**Given instruction**
In the write-up of the Great Outdoors panel, reproduce the passage starting with "LCC 2019 – The" and going on through "notetaking and/or memory.", swapping "moderator" for "panel chair".

LCC 2019 – The Great Outdoors

The Great Outdoors Panel

March 30 – The next-to-last panel I attended on Saturday was The Great Outdoors, consisting of Dave Butler (moderator), Ellie Alexander, Christine Carbo, Owen Laukkanen, and Margaret Mizushima (left to right in photo above). The conversation centered on the role the great outdoors plays in our novels, how real-life outdoor experiences influence your characters, the importance of getting the various “areas” correct, writing national vs. regional vs. local geography, the ways the natural environment and laws of nature impact characters and the story, and if or how the environment can become a character. And errors are strictly on me, due to faulty notetaking and/or memory.

Ellie

  • Our environment is a blessing
  • There is so much rain in Portland, the year she left Portland there had been 180 straight days where she didn’t see the sun
  • Ashland, OR – 300 days of sun per year, she doesn’t miss the rain
  • Because she lives in the wilderness, she is much more aware of her interaction with nature
  • Biking every day takes her through cougar country (these cats only attack from the back)

**Listed entries**
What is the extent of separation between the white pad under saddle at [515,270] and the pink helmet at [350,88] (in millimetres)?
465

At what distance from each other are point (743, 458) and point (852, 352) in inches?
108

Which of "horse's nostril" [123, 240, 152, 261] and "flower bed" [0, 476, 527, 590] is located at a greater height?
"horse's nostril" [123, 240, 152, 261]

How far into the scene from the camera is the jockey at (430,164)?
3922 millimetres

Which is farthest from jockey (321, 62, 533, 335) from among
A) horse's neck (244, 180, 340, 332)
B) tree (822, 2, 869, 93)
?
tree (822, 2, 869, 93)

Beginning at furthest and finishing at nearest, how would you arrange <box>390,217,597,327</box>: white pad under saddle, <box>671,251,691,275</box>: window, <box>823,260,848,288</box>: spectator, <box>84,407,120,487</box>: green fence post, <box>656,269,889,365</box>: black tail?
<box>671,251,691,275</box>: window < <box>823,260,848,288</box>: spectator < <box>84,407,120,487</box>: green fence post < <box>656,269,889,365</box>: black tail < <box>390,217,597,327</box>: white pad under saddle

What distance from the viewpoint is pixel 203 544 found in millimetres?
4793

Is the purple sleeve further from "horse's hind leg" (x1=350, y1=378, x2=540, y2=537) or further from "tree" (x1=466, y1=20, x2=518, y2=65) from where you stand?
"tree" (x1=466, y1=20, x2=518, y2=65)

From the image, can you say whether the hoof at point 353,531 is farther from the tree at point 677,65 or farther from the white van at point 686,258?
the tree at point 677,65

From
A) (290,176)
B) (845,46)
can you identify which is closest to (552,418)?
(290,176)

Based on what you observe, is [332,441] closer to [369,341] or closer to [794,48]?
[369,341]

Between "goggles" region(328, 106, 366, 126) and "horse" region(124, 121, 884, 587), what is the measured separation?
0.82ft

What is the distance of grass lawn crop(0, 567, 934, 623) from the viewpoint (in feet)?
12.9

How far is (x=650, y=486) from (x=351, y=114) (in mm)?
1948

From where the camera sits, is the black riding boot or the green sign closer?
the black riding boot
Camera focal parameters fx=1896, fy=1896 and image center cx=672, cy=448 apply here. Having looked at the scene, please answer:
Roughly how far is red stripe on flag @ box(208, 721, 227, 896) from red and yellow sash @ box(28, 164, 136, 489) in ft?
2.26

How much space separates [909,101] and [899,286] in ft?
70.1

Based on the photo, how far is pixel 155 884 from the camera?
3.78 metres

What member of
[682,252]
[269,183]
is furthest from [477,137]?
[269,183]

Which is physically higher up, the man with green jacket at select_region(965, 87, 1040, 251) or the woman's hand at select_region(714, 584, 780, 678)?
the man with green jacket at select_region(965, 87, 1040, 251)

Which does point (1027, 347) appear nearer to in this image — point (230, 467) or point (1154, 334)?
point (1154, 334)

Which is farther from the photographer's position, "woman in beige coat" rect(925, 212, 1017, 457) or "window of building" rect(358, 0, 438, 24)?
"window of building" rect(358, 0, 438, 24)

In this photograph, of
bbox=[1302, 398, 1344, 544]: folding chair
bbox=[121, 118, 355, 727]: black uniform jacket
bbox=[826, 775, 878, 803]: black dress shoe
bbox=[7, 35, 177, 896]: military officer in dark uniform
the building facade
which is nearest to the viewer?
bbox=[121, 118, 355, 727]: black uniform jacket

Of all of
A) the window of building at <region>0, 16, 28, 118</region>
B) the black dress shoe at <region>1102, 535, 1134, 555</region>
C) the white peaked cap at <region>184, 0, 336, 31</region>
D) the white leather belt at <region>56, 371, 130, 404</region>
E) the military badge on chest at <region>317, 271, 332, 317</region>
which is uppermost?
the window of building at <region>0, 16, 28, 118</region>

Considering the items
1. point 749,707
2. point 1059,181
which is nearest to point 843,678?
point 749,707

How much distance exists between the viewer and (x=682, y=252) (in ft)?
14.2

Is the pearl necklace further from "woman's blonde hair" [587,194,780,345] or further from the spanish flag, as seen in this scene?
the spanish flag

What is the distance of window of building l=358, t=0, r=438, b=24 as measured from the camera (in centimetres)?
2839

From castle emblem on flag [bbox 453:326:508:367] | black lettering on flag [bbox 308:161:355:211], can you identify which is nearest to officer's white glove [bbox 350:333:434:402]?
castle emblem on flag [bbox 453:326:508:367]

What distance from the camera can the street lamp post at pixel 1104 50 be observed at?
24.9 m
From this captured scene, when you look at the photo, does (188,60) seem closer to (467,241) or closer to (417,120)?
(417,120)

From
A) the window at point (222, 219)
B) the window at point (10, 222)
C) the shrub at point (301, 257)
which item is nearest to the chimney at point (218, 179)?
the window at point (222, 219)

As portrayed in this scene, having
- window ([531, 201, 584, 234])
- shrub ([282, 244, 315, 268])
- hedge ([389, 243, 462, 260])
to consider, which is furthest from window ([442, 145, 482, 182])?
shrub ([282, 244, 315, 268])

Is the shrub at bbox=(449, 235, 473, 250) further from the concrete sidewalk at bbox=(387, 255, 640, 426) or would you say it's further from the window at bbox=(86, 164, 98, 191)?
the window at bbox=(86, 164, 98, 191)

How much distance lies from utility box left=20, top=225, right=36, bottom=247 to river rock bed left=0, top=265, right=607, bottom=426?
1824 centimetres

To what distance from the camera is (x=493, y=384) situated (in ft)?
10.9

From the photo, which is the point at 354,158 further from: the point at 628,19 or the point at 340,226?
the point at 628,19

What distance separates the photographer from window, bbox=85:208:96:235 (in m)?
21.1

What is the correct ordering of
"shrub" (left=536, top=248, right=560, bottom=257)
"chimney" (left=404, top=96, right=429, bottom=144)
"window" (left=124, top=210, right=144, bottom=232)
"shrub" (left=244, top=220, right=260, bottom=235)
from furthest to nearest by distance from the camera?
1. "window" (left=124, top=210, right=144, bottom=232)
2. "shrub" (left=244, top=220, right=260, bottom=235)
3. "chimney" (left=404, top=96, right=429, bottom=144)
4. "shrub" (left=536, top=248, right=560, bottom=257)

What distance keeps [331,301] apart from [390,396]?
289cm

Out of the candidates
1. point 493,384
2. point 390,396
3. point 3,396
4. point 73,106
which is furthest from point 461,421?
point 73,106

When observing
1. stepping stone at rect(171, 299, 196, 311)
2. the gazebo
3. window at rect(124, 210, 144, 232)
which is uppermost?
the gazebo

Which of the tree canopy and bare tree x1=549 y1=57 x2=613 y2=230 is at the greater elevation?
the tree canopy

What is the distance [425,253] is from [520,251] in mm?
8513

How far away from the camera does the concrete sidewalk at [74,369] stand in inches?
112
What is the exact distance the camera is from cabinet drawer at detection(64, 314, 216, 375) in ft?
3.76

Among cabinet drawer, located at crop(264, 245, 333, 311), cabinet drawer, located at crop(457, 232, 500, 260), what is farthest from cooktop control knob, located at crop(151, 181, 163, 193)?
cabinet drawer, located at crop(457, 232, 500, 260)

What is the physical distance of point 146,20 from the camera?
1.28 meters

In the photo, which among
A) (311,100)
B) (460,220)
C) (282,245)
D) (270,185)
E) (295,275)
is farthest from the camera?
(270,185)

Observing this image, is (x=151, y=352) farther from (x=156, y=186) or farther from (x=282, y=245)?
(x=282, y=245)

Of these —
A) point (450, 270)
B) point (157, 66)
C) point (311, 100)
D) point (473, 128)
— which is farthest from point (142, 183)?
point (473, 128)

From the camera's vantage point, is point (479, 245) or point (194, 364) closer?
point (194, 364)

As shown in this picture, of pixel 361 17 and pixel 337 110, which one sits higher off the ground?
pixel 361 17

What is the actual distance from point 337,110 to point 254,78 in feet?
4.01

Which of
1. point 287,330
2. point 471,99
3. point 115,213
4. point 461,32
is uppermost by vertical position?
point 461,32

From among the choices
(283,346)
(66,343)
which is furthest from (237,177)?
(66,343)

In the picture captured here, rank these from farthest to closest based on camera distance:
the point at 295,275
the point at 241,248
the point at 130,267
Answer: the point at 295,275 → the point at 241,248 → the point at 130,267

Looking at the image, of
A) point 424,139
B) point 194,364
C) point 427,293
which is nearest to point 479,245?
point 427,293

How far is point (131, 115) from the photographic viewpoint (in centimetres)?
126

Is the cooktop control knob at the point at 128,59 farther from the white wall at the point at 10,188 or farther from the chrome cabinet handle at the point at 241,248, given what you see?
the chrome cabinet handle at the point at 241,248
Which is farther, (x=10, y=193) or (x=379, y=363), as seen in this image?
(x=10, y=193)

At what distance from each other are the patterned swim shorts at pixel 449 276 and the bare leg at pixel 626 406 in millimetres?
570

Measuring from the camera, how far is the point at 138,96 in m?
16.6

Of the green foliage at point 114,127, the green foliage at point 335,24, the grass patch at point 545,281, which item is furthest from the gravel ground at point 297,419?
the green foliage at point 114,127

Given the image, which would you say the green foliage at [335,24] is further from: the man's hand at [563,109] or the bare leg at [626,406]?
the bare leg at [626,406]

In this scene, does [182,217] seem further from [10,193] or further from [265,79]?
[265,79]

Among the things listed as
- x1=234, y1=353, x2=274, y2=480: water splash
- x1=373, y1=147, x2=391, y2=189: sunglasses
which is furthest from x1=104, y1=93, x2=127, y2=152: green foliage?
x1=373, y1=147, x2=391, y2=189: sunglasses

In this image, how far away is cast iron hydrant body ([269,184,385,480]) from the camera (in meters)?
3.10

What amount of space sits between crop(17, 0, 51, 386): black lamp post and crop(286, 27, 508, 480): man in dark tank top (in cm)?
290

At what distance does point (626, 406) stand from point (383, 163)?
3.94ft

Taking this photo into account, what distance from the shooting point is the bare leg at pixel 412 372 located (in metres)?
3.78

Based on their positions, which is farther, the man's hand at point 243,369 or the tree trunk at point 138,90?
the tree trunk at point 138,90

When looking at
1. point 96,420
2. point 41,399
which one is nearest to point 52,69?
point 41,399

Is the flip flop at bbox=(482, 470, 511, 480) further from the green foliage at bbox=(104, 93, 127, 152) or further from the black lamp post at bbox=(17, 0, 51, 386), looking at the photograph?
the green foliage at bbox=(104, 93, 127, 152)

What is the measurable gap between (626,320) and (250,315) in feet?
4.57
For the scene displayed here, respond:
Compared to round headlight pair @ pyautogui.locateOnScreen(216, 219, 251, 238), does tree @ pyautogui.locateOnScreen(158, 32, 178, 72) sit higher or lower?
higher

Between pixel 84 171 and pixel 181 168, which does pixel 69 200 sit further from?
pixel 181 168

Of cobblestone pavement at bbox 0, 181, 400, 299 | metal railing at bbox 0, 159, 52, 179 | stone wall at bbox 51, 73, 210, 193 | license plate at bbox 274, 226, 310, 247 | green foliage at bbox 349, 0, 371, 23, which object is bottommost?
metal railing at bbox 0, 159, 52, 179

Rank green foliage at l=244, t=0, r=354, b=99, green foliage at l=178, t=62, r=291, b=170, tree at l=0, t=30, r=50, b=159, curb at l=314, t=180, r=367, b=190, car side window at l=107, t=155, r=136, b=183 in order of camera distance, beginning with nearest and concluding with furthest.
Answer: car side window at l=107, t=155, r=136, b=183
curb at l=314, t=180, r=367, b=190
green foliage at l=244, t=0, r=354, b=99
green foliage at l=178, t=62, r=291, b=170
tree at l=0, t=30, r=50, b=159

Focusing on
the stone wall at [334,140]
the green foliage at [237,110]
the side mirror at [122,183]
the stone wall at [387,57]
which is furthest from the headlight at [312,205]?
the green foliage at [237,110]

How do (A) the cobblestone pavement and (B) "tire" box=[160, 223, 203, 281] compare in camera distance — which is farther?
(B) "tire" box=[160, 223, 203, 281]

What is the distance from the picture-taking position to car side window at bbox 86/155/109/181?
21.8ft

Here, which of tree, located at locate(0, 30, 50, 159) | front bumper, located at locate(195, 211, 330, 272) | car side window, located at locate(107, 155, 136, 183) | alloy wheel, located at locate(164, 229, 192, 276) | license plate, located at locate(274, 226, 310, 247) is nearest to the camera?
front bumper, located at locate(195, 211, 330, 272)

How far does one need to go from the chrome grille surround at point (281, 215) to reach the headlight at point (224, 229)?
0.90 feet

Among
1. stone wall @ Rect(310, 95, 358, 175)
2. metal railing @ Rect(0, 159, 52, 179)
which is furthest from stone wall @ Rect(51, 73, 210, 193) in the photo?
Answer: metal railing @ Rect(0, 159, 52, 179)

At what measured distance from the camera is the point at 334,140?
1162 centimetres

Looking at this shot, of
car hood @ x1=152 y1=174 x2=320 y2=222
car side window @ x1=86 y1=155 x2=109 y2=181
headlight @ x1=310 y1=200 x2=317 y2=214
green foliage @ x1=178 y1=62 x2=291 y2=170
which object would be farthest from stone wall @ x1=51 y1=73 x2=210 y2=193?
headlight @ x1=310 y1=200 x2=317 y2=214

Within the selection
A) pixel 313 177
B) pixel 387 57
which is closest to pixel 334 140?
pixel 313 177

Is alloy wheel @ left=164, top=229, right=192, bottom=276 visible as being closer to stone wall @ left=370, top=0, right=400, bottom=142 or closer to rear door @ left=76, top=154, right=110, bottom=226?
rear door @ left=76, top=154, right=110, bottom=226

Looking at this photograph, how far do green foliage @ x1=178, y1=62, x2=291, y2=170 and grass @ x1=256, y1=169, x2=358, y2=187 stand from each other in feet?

**Right answer**
LCC 2019 – The Great Outdoors

The Great Outdoors Panel

March 30 – The next-to-last panel I attended on Saturday was The Great Outdoors, consisting of Dave Butler (panel chair), Ellie Alexander, Christine Carbo, Owen Laukkanen, and Margaret Mizushima (left to right in photo above). The conversation centered on the role the great outdoors plays in our novels, how real-life outdoor experiences influence your characters, the importance of getting the various “areas” correct, writing national vs. regional vs. local geography, the ways the natural environment and laws of nature impact characters and the story, and if or how the environment can become a character. And errors are strictly on me, due to faulty notetaking and/or memory.